— START Document section —

By Rachana Panda, Chief Communications Officer & Citizenship Leader, South Asia, GE

From the discovery of agriculture to finding better ways to manage households, women have always had an entrepreneurial instinct. As a child, I saw my grandmother support other women in the community through micro financing, mentoring and coaching them on financial independence. Despite such community support dwindling over the years, the government and other support groups have taken up the task to help women through their entrepreneurial ventures. Although, a lot of effort is put to promote businesses led by women, it is time that we look towards creating the entire ecosystem to support such initiatives.

Some say 2016 will be a game-changing year for India, which is vying to make the process of beginning and developing own businesses an easier task. In fact, some think that this year India could even leave the U.S. behind in new businesses. While men have traditionally been the face of Indian entrepreneurship, the environment has changed dramatically to accommodate more women entrepreneurs. Today, the concept of a woman entrepreneur no longer elicits surprise or curiosity in India. Entrepreneurship is no longer just a hobby a woman dabbles with occasionally; women entrepreneurs are now seen as icons of business who defy stereotypes to set benchmarks and bring in change. According to Inc. magazine, of the 48 million businesses in India, 98 percent of the women entrepreneurs feel their businesses will garner socio-economic change.

This revolution of rapidly growing entrepreneurship is expected to generate jobs, contribute to GDP and most of all expected to transform the face of women-led businesses in India. Despite the expected progress in women entrepreneurship and the government’s push for it, the growth comes with a plethora of challenges for women.

— END Document section —
— START Records provided —

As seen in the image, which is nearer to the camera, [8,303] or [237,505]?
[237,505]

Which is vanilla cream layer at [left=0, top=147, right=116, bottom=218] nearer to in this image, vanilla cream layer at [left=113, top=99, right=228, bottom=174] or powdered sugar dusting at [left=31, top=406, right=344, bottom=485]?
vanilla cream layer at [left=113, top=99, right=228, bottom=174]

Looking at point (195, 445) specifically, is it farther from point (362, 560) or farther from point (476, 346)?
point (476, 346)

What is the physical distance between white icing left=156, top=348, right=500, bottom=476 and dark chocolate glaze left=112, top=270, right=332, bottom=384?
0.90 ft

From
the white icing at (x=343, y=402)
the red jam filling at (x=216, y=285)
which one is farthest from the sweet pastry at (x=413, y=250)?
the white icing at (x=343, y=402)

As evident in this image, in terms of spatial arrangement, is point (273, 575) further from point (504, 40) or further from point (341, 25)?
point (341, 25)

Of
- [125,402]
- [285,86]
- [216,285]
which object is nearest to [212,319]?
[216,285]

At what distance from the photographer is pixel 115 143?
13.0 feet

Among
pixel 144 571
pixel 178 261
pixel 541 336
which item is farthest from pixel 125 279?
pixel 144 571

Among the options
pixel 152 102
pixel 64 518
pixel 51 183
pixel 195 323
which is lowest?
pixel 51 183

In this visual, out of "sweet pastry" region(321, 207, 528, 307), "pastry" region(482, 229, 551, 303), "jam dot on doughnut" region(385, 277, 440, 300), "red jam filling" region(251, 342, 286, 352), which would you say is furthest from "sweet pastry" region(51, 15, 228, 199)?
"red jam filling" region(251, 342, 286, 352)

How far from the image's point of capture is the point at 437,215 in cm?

— END Records provided —
— START Records provided —

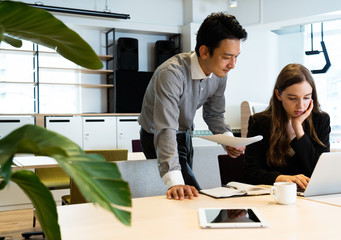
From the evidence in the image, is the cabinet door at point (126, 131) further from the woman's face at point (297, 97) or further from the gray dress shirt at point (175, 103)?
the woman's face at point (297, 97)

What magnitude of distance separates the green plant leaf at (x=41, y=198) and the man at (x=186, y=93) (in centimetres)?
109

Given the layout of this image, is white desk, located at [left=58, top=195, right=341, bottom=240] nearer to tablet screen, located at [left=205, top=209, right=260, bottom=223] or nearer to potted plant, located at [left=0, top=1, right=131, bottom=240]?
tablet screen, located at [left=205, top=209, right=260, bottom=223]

— END Records provided —
— START Records provided —

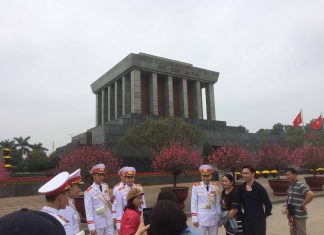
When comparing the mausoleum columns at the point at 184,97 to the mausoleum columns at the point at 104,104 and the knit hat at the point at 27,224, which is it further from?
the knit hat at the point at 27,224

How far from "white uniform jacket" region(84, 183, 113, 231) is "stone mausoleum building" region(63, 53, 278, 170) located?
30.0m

— END Records provided —

▸ **What is asked**: For each statement below, say whether it agrees with the article on women entrepreneurs in India, answering yes or no and quoting the deciding words of the article. 1. The writer's grandmother coached women in the community on financial independence. 2. Community support for women has grown stronger over the years. 3. Some people think India could surpass the U.S. in new businesses this year.

▸ **Written reply**:
1. Yes: "I saw my grandmother support other women in the community through micro financing, mentoring and coaching them on financial independence."
2. No: "Despite such community support dwindling over the years"
3. Yes: "some think that this year India could even leave the U.S. behind in new businesses."